* **ACTIVITY**
Return every line below as is, leaving out the pictures.

#### SUPPLIED DATA ####

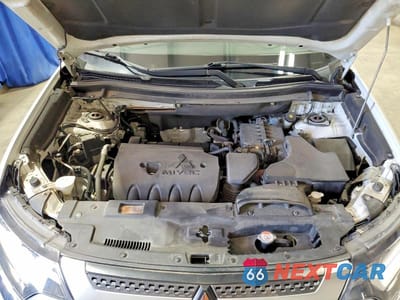 Zdjęcie 12 z 13 samochodu: 2019 MITSUBISHI OUTLANDER SE VIN:JA4AZ3A3XKZ018552 - miniatura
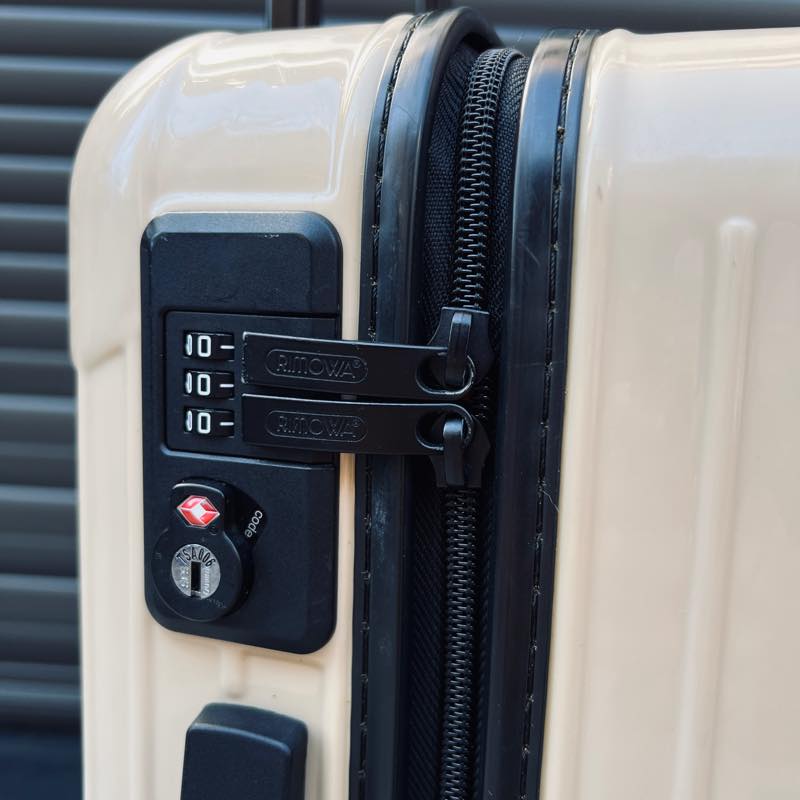 リモワ　ユナイテッドアローズ限定　サルサ　810.90.55.1　ジャンク商品　32リットル　4輪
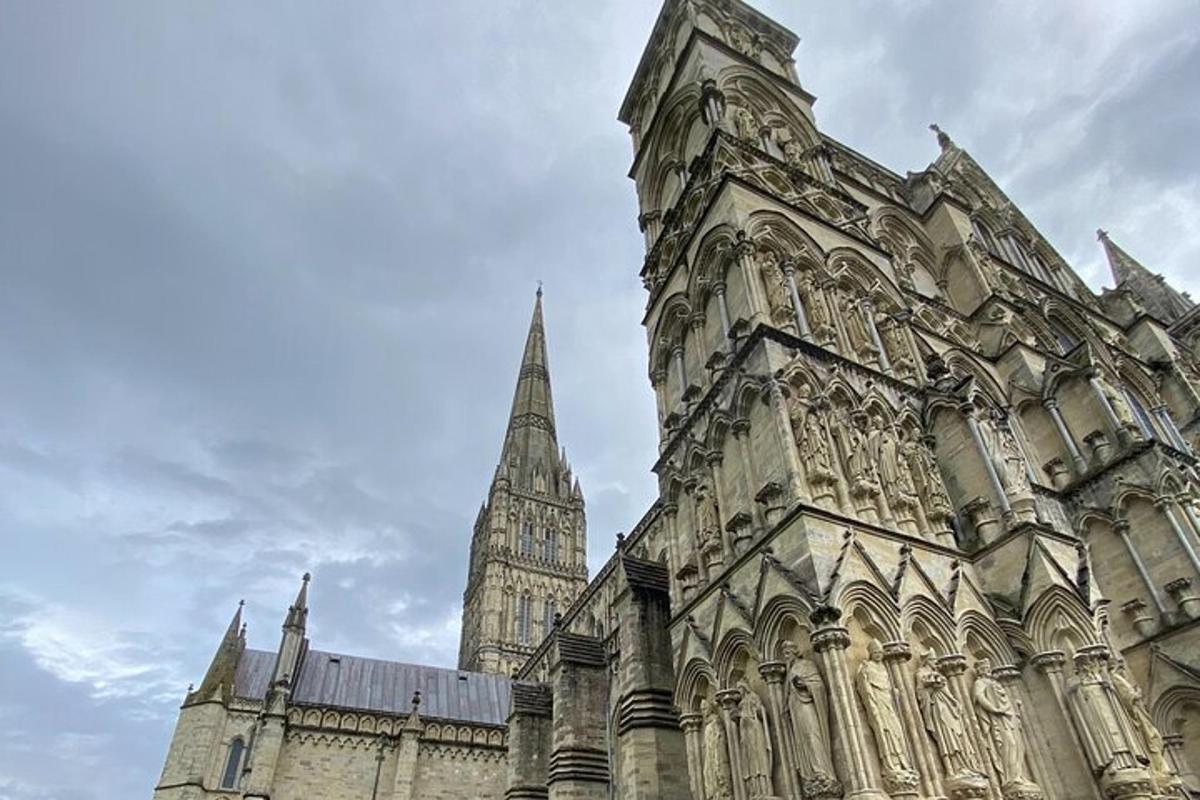 Private Tour of Stonehenge and Salisbury Cathedral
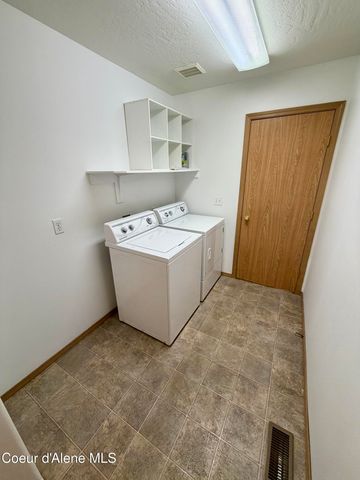 1107 W Woodlawn DR, Hayden, ID 83835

####

* **WRITTEN SOLUTION**
 Zdjęcie 12 z 13 samochodu: 2019 MITSUBISHI OUTLANDER SE VIN:JA4AZ3A3XKZ018552 - miniatura
 リモワ　ユナイテッドアローズ限定　サルサ　810.90.55.1　ジャンク商品　32リットル　4輪
 Private Tour of Stonehenge and Salisbury Cathedral
 1107 W Woodlawn DR, Hayden, ID 83835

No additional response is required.